Why GAO Did This Study:
The U.S. Department of Education (Education) manages one of the
largest discretionary appropriations of any federal agency, and plays
a key role in supporting efforts to meet the nation‘s education goals.
While Education managed a discretionary appropriation of over $160
billion in fiscal year 2009 and was responsible for administering
about 200 grant programs, it has the smallest workforce of any cabinet
agency. As requested, this report examines (1) the key high-level
management challenges facing Education, (2) Education‘s strategic
management of its workforce, (3) Education‘s design of internal
controls to help ensure accountability over contracts and student aid
grants, and (4) Education‘s information technology (IT) management
controls. To do this, GAO reviewed relevant Education documents and
interviewed Education program and management officials about strategic
workforce management, IT, contracts, and Pell Grants.
What GAO Found:
Education faces challenges in managing expanded responsibilities and
evolving program priorities. In recent years Education has faced a
large increase in the amount of grant funding and programs that it is
responsible for managing. Education‘s annual budget increased by
nearly 36 percent in real terms between fiscal years 2000 and 2008,
and Congress authorized additional funds under the American Recovery
and Reinvestment Act of 2009 (Recovery Act). Education will be further
challenged to administer additional competitive programs under the
Recovery Act, and current legislative proposals may shift additional
programs to competitive award processes. This new emphasis on
competitive programs may change job requirements for grants managers
and increase demands on staff to monitor these programs.
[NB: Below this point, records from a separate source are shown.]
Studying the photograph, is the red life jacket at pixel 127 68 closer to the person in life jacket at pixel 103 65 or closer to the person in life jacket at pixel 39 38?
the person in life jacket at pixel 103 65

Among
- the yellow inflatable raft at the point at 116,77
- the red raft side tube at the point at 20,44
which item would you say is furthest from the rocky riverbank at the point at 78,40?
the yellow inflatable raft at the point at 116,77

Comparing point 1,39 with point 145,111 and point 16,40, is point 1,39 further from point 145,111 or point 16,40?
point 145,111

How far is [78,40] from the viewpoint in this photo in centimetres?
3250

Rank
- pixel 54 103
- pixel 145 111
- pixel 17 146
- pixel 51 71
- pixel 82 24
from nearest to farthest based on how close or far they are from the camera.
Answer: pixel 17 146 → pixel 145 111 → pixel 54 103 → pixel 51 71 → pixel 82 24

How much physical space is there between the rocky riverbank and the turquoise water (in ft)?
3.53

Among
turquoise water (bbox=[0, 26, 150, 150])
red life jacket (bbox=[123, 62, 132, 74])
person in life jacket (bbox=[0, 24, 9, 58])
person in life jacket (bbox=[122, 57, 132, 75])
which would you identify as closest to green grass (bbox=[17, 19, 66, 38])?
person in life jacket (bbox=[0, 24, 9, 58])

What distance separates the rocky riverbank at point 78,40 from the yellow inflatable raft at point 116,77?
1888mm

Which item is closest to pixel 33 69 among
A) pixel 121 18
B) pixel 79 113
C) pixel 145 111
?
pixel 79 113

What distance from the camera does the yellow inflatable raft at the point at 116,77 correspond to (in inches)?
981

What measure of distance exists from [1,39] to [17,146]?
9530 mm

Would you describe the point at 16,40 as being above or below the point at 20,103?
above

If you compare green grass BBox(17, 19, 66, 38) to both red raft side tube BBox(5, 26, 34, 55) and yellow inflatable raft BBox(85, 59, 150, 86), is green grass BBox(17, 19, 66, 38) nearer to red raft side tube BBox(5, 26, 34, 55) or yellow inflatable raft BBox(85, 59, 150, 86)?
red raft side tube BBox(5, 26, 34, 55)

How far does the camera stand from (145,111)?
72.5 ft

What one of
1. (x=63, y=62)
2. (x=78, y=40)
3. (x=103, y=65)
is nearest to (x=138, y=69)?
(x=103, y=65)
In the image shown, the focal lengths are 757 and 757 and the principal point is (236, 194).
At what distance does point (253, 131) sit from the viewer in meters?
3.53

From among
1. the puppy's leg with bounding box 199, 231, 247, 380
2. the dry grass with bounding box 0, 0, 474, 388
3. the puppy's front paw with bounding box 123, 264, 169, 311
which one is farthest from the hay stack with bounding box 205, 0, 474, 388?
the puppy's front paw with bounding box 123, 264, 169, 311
Education has improved its strategic workforce planning and
performance management systems, but lacks workload data and sufficient
oversight of performance standards and appraisals. Education has
addressed many key elements of effective strategic workforce planning
identified by GAO. However, a lack of reliable data on workload has
limited the ability of the agency to accurately estimate resource
needs and inform workforce planning efforts. Education has recently
made improvements to its performance management system, but the system
lacks sufficient oversight to ensure that performance standards and
appraisals are consistent across the department.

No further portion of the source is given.